Removing yourself from data brokers’ websites can be tricky. Some sites will honor your request and remove the information almost instantly. Others make it hard and require a paper and mail process. In 2020……
Remove personal information from MyLife.
https://blog.page1.me/how-do-i-remove-my-info-from-mylife/
Remove personal information from Instant Checkmate
https://blog.page1.me/opting-out-of-instant-checkmate/
Remove personal information from Intelius
https://www.rexxfield.com/how-to-remove-info-from-intelius/
Remove personal information from Spokeo
https://www.rexxfield.com/process-to-remove-info-from-spokeo/
Legal action to remove your name in Google search
With some types of information, there may be laws on your side. For example, if there are sensitive photos online without your permission, take a proactive approach. Contact the website owner and request the photos be removed. Always be polite, and if that doesn’t work, we can help draft a takedown notice. If the images are explicit and distributed on the Internet without your consent, research your state’s revenge porn laws. If in violation of state laws, legal actions can be taken against the distributor or website.

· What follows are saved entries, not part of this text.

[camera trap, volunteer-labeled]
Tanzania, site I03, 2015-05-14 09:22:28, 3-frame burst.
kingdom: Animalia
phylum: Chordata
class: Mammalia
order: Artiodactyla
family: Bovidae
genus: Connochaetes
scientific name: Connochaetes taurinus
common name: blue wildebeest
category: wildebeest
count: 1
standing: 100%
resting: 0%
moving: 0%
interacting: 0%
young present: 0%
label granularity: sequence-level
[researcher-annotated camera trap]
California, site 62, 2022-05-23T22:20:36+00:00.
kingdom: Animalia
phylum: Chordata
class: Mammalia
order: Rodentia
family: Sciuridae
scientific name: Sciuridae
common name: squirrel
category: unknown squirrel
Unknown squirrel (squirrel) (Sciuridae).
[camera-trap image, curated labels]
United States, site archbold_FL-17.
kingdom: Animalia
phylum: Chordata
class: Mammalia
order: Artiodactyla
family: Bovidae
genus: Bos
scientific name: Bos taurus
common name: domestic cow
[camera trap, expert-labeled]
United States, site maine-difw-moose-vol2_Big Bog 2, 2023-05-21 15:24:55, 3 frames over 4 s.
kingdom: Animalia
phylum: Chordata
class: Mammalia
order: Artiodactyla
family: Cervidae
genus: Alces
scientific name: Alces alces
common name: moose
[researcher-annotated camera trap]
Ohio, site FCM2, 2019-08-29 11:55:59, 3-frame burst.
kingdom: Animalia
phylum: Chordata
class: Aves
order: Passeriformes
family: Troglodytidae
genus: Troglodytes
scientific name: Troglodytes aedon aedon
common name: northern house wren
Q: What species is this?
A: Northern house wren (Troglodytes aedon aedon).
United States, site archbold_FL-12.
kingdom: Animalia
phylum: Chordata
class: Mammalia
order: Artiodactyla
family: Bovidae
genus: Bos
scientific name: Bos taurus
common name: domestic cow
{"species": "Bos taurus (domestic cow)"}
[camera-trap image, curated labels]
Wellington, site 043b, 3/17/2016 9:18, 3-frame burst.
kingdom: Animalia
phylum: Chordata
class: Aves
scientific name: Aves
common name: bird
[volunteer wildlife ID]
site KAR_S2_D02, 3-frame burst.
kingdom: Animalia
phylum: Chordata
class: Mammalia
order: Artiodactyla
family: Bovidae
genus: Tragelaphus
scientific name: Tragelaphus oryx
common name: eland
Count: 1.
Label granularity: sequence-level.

Remove your name from Google through a Court Order
When you are defamed and acquired a court order to remove maligning or other unprotected speech on a website, you can submit the court order to Google to make sure that the URL’s of the damaging web pages can be removed from the search results page.
This is a costly route to take and Google not always approves court-ordered defamation removal requests.
Publish your own content to take control
As we said in the beginning, we always encourage clients to take a proactive approach to control search results. Many people don’t want their name on search results; however, that is a luxury most of us can’t afford anymore. If you have information about yourself in Google search results that you don’t want, we recommend building a reputation buffer. By publishing content on social media profiles and other sites you control, you can greatly influence what people see about you in Google search results. And if there are many neutral or positive search results in place, a new negative article will have less power and ranking, and may not even appear on the first page. If you choose not to publish anything, and a damaging article is created with your name, it will appear on the first page immediately, because Google has nothing else to work with.